Так именно это неосознанное стремление преодолеть, обойти, проскочить отвлеченные сферы и говорит мне о реальном герое больше, чем деревенские красоты! Рождественский, Соколов, Евтушенко, как мы помним, пытались вначале строить поэзию как раз на отвлеченностях. Фирсов, Цыбин, Поперечный бегут сих туманов, но эффект тот же, да и причины одни… Современный человек, включенный в гигантские общественные организмы, участвующий в разумной жизни огромной страны, втянутой в систему целого мира, не может не приобщаться к отвлеченным сферам, но по самим масштабам их он не может не делать этого умозрительно. Тут-то и подстерегают поэзию обе крайности, между тем как правда поэтического чувства зависит не от того, воспоем ли мы абстракции или, напротив, повернемся к ним спиной, а от того, свяжется ли воедино непосредственный человеческий опыт с осознанием высоких и общих сфер. А уж если не связывается, то не так важно, на каком берегу остается поэзия — на гранитной набережной или на зеленом лужочке.
Вот почему я не делаю принципиальных различий между треугольными избами и треугольными грушами. В сущности, это один и тот же треугольник, только написанный с разных сторон одного листа. Объема все равно нет. В поисках объемности эти фигуры можно рисовать рядом и даже вперемежку; поэзия простодушна; в стремлении примирить свирепую пластику с кротким возвышенным смыслом она иной раз доверчиво запирает их в одном стихотворении; такой способ редко дает здоровые плоды, а стихотворение, глядишь, разваливается.

ПЕРЕЧЕНЬ ЗАДАНИЙ ->
1. Переведите на английский предложение из текста о поэзии: «В сущности, это один и тот же треугольник, только написанный с разных сторон одного листа».
2. Перескажите короче абзац текста о поэзии, начинающийся словами «Вот почему я не делаю», сохранив его главные факты.
3. Продолжите текст о поэзии, начиная сразу после его последнего предложения.
Следующий далее список взят из другого источника.

ПРЕДОСТАВЛЕННЫЕ ДАННЫЕ ->
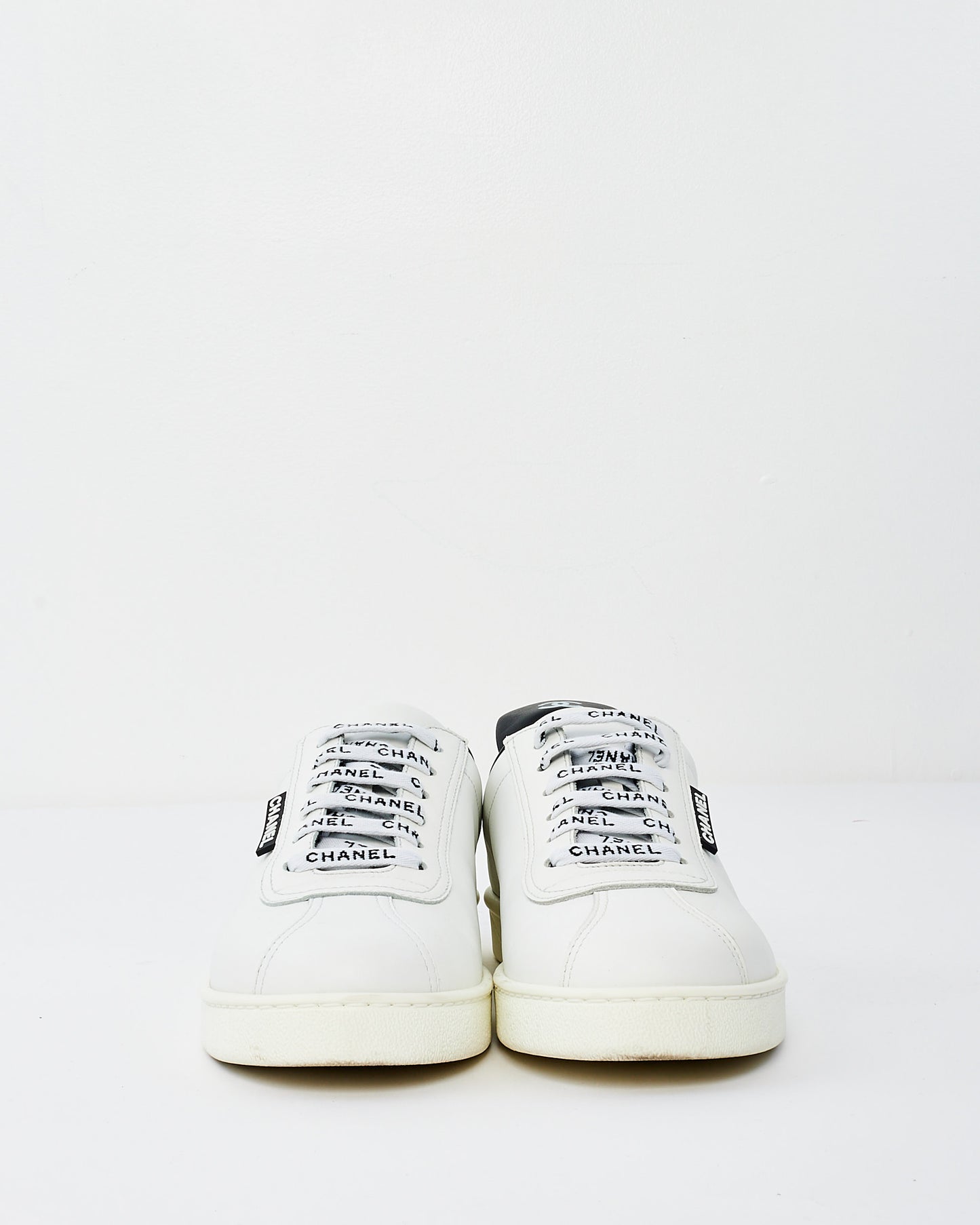 Chanel White Leather Lace Up Weekend Sneakers - 39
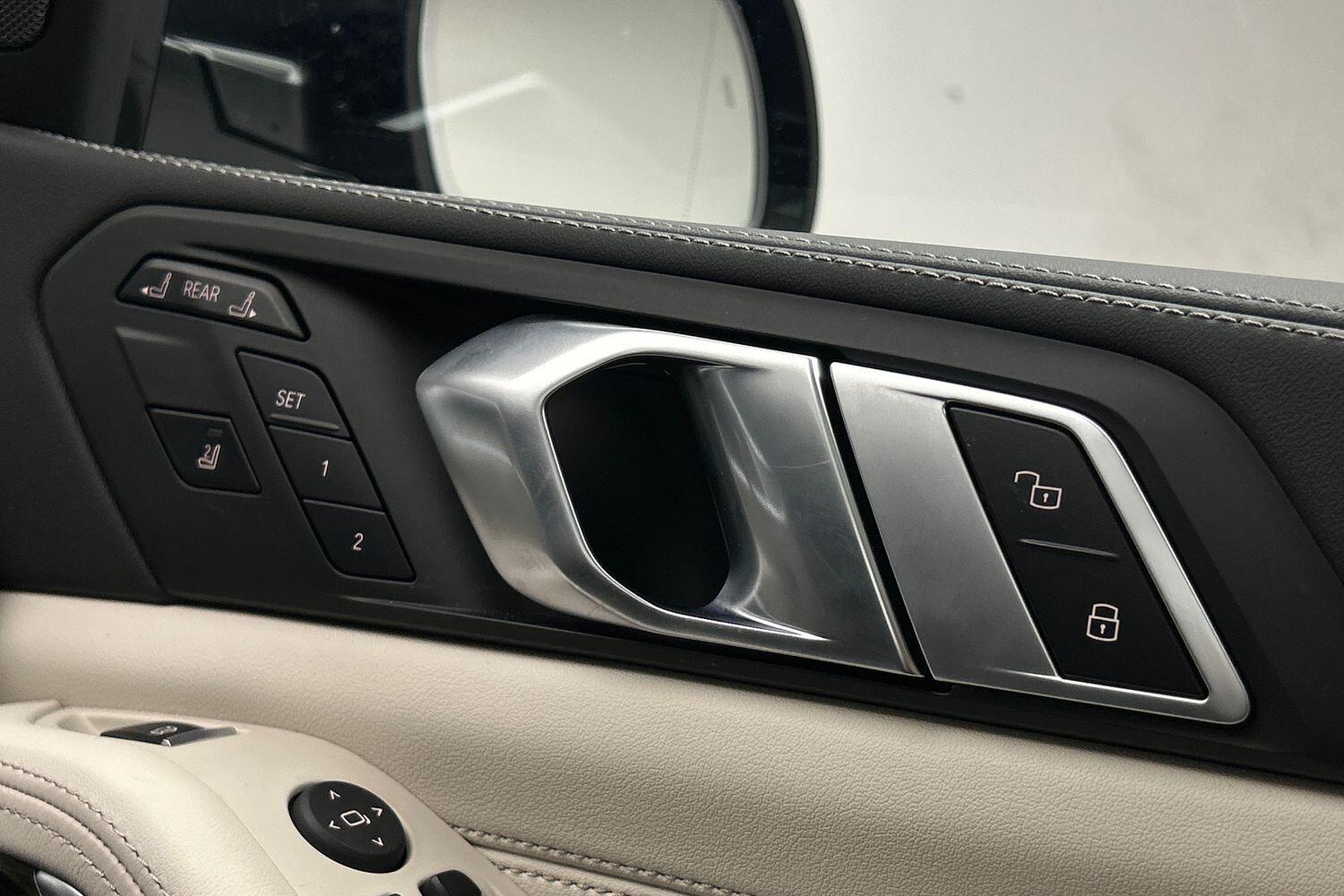BMW X7 view 27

ОТВЕТЫ К ЗАДАНИЯМ ->
1. In essence, it is one and the same triangle, only drawn on different sides of a single sheet.

2. Автор не видит принципиальной разницы между треугольными избами и треугольными грушами. По его словам, это один треугольник, написанный с двух сторон одного листа, и объема у него нет. В поисках объемности простодушная поэзия порой запирает обе фигуры в одном стихотворении, пытаясь примирить свирепую пластику с кротким возвышенным смыслом. Однако такой способ редко дает здоровые плоды, и стихотворение разваливается.

3.
Перед нами Олжас Сулейменов.
Возникая на сугубо национальной почве, поэзия подходит к одним и тем же общим проблемам. Олжас Сулейменов (хоть он и пишет по-русски) — поэт подчеркнуто национальной складки, он казах во всем: от метафор, навеянных степным пейзажем, до основной мысли его высоких раздумий — о том, что внесет Азия в грядущее мировое содружество. Я не могу вспомнить ни одного русского поэта, у которого был бы найденный Сулейменовым ритм — торопливая эта скачка, но, начинаясь от иных ключей, его поэзия приходит к тем же проблемам, что и ее русская сестра по эту сторону степей.
У Сулейменова есть строка, как бы символизирующая его поэтическую манеру:
Сулейменов спешит. Его образы стремительно разворачиваются, и краски расплесканы наотмашь, его скачущий ритм неровен, а стих то взлетает, схваченный, как уздой, прострельной крепкой рифмой, то мечется со спущенными удилами и слабеет в речитативе, он то блестящ, то темен смыслом, и есть своя последовательность в этом импульсивном, неровном, неаккуратном монологе…
Нет запятых! Страсти — в них все дело.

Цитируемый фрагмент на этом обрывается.